# Forum > FPS > Destiny 2 Hacks|Cheats > Destiny 2 General Discussions >  Some was able to re-create a Launcher? Injector is used

## Ehnoah

So start procedure is:

Destiny2.exe -uid destiny2
"C:\Program Files (x86)\Blizzard App\Battle.net.9262\Loader64.exe" 11048 "C:\Program Files (x86)\Blizzard App\Battle.net.9262\bzrclient64.dll" 
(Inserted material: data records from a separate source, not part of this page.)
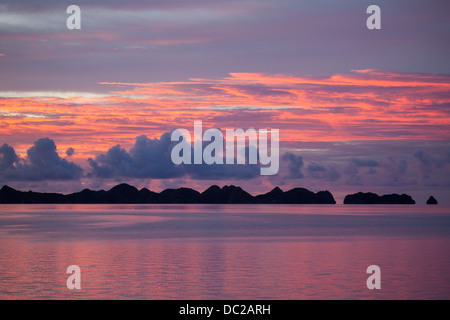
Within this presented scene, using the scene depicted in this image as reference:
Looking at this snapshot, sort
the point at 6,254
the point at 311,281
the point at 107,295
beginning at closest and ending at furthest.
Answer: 1. the point at 107,295
2. the point at 311,281
3. the point at 6,254

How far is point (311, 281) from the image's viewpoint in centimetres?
3712

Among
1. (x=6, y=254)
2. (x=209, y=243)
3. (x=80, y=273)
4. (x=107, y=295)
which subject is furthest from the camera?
(x=209, y=243)

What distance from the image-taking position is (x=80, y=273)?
132 feet

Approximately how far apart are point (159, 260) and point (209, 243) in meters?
19.5

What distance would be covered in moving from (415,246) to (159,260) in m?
32.1
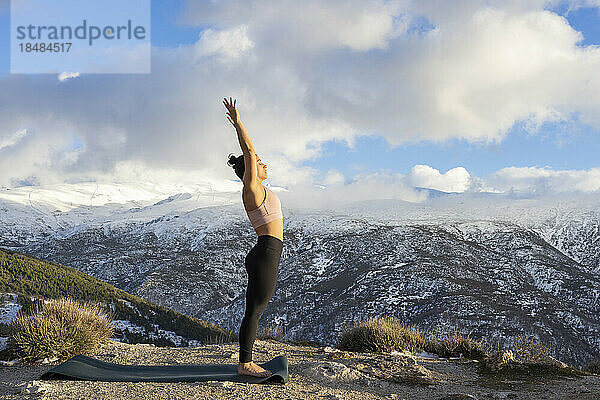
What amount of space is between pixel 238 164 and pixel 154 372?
313 cm

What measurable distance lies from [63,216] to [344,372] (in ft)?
591

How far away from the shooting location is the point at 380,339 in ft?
31.1

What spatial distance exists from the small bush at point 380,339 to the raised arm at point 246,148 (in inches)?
206

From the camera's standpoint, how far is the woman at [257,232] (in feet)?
18.8

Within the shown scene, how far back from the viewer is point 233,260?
7162cm

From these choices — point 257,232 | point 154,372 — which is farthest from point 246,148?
point 154,372

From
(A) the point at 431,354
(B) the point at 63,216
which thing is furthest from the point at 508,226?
(B) the point at 63,216

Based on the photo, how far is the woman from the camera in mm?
5719

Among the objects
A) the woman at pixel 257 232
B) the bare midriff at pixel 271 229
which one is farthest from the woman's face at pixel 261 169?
the bare midriff at pixel 271 229

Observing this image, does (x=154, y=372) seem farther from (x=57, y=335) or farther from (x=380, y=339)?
(x=380, y=339)

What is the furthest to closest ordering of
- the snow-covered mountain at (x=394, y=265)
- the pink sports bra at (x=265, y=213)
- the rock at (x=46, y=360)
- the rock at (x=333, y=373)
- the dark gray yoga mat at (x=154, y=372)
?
1. the snow-covered mountain at (x=394, y=265)
2. the rock at (x=46, y=360)
3. the rock at (x=333, y=373)
4. the dark gray yoga mat at (x=154, y=372)
5. the pink sports bra at (x=265, y=213)

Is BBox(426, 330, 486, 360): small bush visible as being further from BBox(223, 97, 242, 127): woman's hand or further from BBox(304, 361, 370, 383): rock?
BBox(223, 97, 242, 127): woman's hand

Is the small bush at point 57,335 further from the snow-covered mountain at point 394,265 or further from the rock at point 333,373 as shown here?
the snow-covered mountain at point 394,265

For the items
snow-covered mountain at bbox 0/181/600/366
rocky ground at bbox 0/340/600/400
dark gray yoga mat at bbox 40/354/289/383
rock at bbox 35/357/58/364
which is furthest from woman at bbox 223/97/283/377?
snow-covered mountain at bbox 0/181/600/366
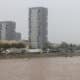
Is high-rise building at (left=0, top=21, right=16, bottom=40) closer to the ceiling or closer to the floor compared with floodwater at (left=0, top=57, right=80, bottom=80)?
closer to the ceiling

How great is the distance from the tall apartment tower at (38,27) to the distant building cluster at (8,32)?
68 centimetres

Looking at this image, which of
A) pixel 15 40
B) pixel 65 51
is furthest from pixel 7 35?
pixel 65 51

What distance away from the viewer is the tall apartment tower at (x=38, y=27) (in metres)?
13.9

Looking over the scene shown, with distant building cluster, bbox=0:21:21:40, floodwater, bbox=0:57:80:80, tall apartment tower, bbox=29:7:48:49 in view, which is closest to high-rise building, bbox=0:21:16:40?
distant building cluster, bbox=0:21:21:40

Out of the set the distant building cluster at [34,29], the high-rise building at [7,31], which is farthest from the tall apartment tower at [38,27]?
the high-rise building at [7,31]

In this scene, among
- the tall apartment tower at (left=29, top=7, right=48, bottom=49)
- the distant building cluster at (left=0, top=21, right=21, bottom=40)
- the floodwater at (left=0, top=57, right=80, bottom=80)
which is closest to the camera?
the floodwater at (left=0, top=57, right=80, bottom=80)

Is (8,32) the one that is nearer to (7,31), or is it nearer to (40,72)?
(7,31)

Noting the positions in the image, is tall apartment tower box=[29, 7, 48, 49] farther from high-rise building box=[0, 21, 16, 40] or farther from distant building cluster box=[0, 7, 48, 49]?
high-rise building box=[0, 21, 16, 40]

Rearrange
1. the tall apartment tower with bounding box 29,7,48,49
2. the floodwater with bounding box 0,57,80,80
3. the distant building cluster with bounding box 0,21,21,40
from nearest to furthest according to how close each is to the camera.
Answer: the floodwater with bounding box 0,57,80,80 → the tall apartment tower with bounding box 29,7,48,49 → the distant building cluster with bounding box 0,21,21,40

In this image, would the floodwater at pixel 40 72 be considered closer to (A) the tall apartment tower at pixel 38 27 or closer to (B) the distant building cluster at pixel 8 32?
(A) the tall apartment tower at pixel 38 27

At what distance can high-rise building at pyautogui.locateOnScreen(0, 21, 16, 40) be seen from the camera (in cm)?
1433

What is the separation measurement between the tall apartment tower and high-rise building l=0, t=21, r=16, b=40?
2.76ft

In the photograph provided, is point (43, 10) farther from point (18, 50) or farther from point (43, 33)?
point (18, 50)

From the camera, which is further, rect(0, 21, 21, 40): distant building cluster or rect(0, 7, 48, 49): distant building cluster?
rect(0, 21, 21, 40): distant building cluster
-> 11048 = Process ID after that it "normaly" should work. But I wasnt able to reproduce the whole way. Maybe someone can help and jump in. As far as I saw the Servers are still up just Launch via App is down,

----------


## Sychotix

> So start procedure is:
> 
> Destiny2.exe -uid destiny2
> "C:\Program Files (x86)\Blizzard App\Battle.net.9262\Loader64.exe" 11048 "C:\Program Files (x86)\Blizzard App\Battle.net.9262\bzrclient64.dll" 
> 
> -> 11048 = Process ID after that it "normaly" should work. But I wasnt able to reproduce the whole way. Maybe someone can help and jump in. As far as I saw the Servers are still up just Launch via App is down,


I was playing on the servers when they took the beta down. We got force kicked. How do you know the servers are still up?

----------


## Ehnoah

They just pushed a Patch also we use the same server then Take Home Version actually, from what I noticed.

----------